Because I’ve been a Christian for most of my life, I think like a Christian. I don’t normally think like an unbeliever. Worse than that, I tend to think like a pastor, and that’s even further removed from an unbeliever’s mindset! That means I must intentionally change mental gears when seeking to relate to non-Christians.
If you look at most church advertising, it’s obvious that it was written from a believer’s viewpoint — not from the mindset of the unchurched.
When you see a church ad that announces, “Preaching the Inerrant Word of God,” what group of people do you think that ad appeals to? Certainly not to unbelievers!
Personally, I consider the inerrancy of Scripture as a non-negotiable belief, but the unchurched don’t even understand the term. If you’re going to advertise and promote your church, you must learn to think and speak like unbelievers. The spiritual terminology that’s familiar to Christians is just gibberish to the unchurched.
I’ve often heard pastors complain that unbelievers are more resistant to the Gospel today than in the past. I don’t think that is necessarily true. More often than not, resistance is just a response to poor communication.
The problem is that the message isn’t getting through. Churches need to stop saying that people are closed to the Gospel and start finding out how to communicate on their wavelength.
No matter how life-changing our message is, if we’re broadcasting on a different channel from the unchurched, it won’t do any good.
How do you learn to think like unbelievers? Talk to them! One of the greatest barriers to evangelism is that most believers spend all their time with other Christians. They don’t have any non-believing friends. If you don’t spend any time with unbelievers, you won’t understand what they’re thinking.
I began Saddleback Church by going door to door for 12 weeks and surveying the unchurched in my area. I wrote down in my notebook five questions I would use to start Saddleback:
- What do you think is the greatest need in this area? This question simply got people talking to me.
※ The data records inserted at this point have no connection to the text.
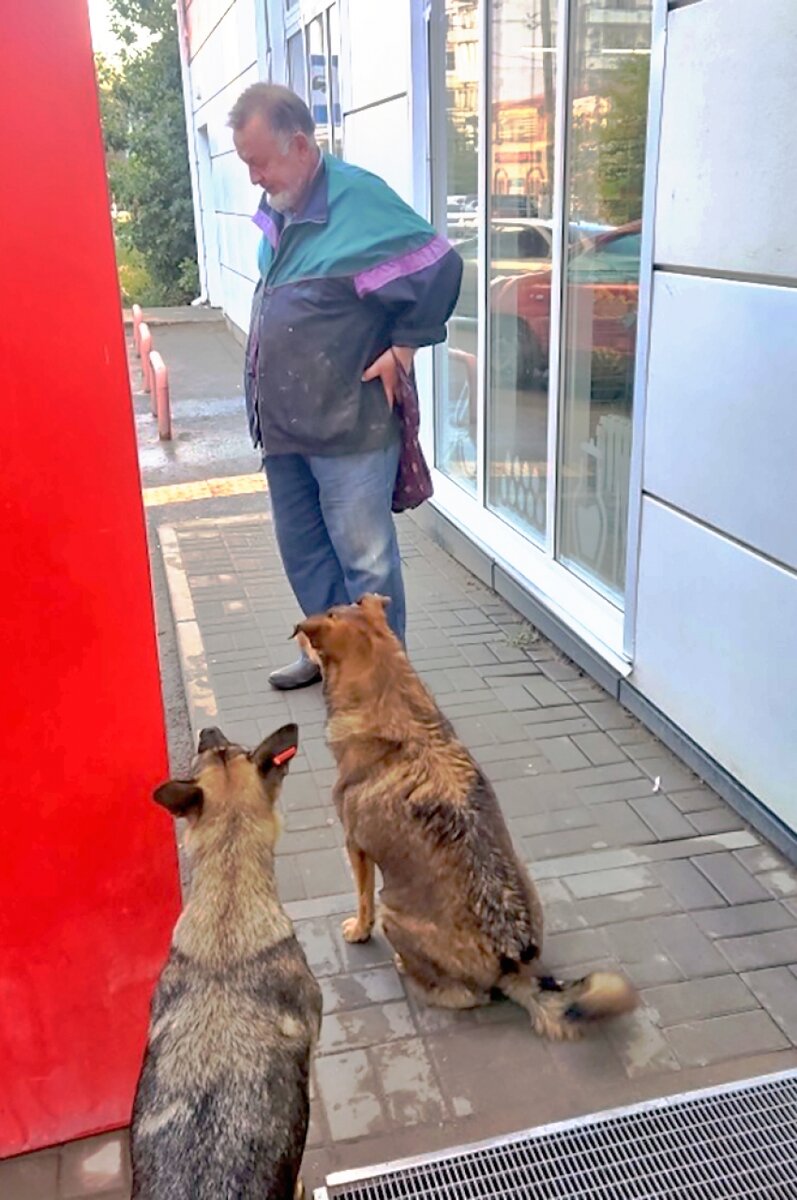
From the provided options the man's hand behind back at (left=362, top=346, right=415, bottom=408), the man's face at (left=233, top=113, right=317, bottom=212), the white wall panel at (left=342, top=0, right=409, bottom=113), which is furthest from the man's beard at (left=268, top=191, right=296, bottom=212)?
the white wall panel at (left=342, top=0, right=409, bottom=113)

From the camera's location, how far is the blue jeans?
4.38 meters

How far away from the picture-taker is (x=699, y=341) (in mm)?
3859

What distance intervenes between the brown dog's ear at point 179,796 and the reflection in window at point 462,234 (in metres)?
4.43

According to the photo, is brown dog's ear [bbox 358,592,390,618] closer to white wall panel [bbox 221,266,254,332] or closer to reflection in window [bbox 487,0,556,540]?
reflection in window [bbox 487,0,556,540]

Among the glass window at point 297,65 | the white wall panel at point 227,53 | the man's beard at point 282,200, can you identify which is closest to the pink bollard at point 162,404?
the glass window at point 297,65

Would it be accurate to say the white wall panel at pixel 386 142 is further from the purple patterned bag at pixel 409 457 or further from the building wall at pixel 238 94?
the purple patterned bag at pixel 409 457

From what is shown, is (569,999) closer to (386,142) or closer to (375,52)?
(386,142)

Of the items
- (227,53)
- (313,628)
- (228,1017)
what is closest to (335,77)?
(227,53)

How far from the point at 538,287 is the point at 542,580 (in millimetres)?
1626

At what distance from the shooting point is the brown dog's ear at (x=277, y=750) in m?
2.44

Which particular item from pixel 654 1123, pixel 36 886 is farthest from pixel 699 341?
pixel 36 886

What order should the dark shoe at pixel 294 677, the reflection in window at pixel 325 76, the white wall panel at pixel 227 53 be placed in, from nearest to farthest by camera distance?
the dark shoe at pixel 294 677, the reflection in window at pixel 325 76, the white wall panel at pixel 227 53

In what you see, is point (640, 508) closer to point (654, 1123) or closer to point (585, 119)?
point (585, 119)

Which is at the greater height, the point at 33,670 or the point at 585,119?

- Are you actively attending any church? If they said yes, I thanked them and moved on to the next home. I didn’t bother asking the other three questions because I didn’t want to color the survey with the opinions of believers. Notice that I didn’t ask, “Are you a member?” Many people who haven’t been inside a church for 20 years still claim membership in some church.
- Why do you think most people don’t attend church? This wording seemed to be less threatening and offensive than: “Why don’t you attend church?” Today many people would answer that question with “It’s none of your business why I don’t go!” But when I asked why they thought other people didn’t attend, they usually gave me their personal reasons anyway.
- If you were to look for a church to attend, what kind of things would you look for? This single question taught me more about “thinking like an unbeliever” than my entire seminary training. I discovered that most churches are offering programs that the unchurched are uninterested in.
- What could I do for you? What advice can you give to a minister who really wants to be helpful to people? This is the most basic question the church must ask its community. Study the Gospels and notice how many times Jesus asked someone, “What do you want me to do for you?” He’d begin with a person’s needs.
This survey has been reprinted in dozens of books and articles. Several thousand churches have now used these five questions in their own communities. One denomination that I consulted with used these questions to start 102 new churches on a single day! If you haven’t ever surveyed the unchurched in your area, I strongly recommend that you do.